START INPUT DATA

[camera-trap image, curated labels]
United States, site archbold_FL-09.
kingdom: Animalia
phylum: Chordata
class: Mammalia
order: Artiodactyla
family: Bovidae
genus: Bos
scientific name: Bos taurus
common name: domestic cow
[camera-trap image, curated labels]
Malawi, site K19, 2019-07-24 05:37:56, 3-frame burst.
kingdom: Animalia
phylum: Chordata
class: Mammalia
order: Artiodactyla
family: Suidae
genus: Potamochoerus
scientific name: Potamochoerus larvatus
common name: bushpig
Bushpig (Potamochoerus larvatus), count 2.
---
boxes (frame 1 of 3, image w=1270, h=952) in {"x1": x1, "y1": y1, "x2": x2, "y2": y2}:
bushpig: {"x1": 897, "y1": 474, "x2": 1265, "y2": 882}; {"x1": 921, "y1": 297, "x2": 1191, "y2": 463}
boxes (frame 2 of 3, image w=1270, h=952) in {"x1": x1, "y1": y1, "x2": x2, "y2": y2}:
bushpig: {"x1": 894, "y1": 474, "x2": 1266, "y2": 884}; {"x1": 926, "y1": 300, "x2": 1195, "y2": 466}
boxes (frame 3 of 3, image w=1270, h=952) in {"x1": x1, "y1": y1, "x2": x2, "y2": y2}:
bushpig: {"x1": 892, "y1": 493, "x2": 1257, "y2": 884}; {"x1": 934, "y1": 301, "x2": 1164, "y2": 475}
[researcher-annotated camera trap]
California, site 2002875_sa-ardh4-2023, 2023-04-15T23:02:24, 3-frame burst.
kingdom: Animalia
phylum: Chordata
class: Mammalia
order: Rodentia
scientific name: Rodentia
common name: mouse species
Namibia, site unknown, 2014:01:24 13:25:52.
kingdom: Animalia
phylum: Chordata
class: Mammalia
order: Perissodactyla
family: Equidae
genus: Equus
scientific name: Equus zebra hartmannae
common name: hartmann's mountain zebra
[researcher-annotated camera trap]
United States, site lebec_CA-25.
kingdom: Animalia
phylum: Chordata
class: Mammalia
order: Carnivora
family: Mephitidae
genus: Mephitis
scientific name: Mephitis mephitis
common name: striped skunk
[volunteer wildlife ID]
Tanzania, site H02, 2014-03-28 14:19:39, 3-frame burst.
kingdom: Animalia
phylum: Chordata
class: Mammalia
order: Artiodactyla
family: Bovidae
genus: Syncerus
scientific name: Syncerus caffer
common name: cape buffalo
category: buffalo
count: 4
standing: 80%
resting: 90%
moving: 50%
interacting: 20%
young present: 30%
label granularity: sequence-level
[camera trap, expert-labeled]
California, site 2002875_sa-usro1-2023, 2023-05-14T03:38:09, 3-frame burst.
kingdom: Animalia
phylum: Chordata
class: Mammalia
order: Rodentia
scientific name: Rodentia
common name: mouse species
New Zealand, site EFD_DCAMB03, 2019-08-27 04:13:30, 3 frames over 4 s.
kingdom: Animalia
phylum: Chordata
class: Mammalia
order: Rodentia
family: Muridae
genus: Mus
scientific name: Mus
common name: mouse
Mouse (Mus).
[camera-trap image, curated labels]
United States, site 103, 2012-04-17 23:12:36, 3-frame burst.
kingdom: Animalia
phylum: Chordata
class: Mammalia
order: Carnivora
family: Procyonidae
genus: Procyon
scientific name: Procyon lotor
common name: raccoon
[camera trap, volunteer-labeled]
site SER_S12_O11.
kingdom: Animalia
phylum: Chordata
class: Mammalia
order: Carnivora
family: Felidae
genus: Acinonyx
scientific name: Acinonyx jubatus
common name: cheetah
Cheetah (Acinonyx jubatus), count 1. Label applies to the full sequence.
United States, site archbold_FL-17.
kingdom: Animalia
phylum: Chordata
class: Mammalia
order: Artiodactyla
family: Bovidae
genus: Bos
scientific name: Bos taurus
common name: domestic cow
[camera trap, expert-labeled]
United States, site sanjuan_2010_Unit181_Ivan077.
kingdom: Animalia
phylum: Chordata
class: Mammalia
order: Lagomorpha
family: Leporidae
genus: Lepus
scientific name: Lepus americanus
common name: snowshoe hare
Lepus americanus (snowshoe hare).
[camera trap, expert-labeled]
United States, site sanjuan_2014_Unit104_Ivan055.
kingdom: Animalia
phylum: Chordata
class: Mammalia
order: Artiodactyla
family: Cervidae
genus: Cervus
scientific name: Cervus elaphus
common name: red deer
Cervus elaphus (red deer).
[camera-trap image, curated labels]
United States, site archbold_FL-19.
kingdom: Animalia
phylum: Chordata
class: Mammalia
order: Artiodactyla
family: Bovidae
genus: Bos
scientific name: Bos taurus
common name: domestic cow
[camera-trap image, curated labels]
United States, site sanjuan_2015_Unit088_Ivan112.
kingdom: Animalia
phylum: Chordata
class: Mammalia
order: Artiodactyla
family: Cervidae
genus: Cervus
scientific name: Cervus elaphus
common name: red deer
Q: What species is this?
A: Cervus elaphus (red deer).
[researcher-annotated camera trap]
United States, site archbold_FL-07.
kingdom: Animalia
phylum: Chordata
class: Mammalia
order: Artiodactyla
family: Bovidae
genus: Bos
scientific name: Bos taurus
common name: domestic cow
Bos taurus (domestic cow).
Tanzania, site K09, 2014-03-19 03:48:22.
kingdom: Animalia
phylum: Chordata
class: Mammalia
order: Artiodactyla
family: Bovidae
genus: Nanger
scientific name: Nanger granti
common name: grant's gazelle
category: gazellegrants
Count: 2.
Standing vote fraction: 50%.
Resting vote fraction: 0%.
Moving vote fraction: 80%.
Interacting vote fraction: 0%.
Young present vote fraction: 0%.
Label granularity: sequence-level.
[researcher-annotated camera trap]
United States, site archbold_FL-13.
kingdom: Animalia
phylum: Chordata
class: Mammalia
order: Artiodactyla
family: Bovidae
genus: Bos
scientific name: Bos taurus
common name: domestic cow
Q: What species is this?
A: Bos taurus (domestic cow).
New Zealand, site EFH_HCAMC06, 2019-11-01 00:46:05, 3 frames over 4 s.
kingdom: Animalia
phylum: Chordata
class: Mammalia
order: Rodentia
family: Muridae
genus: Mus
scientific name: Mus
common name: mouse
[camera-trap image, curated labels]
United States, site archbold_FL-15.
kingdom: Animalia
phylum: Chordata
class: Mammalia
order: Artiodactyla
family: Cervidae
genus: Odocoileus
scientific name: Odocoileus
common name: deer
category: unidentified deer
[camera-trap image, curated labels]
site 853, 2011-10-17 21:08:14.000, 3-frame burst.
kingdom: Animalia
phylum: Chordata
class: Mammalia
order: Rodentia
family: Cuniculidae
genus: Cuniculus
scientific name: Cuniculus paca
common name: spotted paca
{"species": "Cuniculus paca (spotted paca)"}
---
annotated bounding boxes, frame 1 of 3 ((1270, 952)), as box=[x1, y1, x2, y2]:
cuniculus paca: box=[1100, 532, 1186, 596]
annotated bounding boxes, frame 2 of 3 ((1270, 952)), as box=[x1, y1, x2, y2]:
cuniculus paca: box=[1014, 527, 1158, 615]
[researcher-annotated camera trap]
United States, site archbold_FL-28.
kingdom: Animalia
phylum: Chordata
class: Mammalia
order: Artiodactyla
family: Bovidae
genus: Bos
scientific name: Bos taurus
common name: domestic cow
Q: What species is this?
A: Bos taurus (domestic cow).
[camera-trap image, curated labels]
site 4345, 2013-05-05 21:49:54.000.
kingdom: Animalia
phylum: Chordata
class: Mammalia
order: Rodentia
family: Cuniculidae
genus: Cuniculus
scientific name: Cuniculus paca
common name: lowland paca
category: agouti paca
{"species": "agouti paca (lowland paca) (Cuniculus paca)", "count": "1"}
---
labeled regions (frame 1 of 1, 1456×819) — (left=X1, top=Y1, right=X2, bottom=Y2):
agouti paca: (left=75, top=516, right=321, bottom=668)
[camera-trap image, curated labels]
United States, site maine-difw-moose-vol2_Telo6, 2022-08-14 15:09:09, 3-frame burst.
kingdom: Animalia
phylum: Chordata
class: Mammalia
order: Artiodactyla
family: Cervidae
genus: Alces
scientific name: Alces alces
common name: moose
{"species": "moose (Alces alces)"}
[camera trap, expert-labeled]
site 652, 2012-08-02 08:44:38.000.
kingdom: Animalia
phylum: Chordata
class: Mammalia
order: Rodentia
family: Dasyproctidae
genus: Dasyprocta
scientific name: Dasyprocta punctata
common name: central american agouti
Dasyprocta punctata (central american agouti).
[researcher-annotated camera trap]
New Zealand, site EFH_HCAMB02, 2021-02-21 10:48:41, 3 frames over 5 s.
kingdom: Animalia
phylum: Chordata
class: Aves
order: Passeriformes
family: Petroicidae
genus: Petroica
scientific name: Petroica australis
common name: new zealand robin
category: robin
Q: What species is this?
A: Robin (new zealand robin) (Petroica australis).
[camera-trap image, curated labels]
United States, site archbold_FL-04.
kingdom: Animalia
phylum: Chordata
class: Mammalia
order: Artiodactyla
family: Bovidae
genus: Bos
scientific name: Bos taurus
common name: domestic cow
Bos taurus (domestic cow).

END INPUT DATA

▶ [ACTION ITEM] Where does the word "volunteer" appear in the records above? Return every line that holds it.

▶ [TASK SOLUTION]
[volunteer wildlife ID]
[camera trap, volunteer-labeled]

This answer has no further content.